Permanecer verdaderamente
Permanecer significa estar unidos a Cristo todos los días, tanto en las alegrías como en las pruebas. Jesús revela que la medida del amor es el mismo amor del Padre. Cuando aquí escuchamos: «Así como el Padre me amó, también yo los he amado». Esto es extraordinario, hermano mío, hermana mía. Cristo no nos ama de manera limitada ni interesada. El amor de Jesús es total. El amor de Jesús es fiel, misericordioso y eterno.

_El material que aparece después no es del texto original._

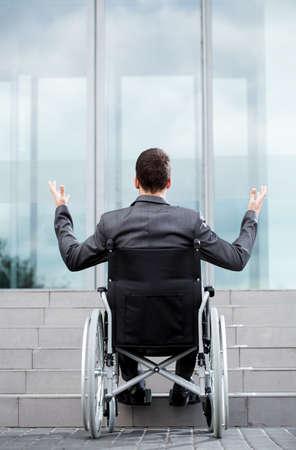 persona en silla de ruedas: Vista posterior de un hombre discapacitado en frente de las escaleras, vertical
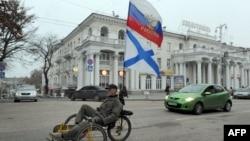 Проруски активист со руско знаме вози велосипед во Севастопол, град во Украина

El amor de Jesús y el amor del mundo
Muchas veces, el mundo ofrece a cada uno de nosotros un amor condicionado. Ama mientras le conviene, pero Jesús ama hasta el extremo. ¿Y cómo permanecer en ese amor, hermano mío? El mismo Jesús responde: «Si guardan mis mandamientos». En el lenguaje bíblico, guardar no significa solamente obedecer de manera externa, sino acoger en el corazón, vivir y transformar la propia vida según la Palabra de Dios.
Quien ama verdaderamente procura vivir aquello que agrada al Señor. Que Él nos conceda esa gracia de permanecer en su amor para amar de manera gratuita y serena.
Que el Señor nos ayude a permanecer en Él y a guardar sus mandamientos.
En el nombre del Padre, del Hijo y del Espíritu Santo. ¡Amén!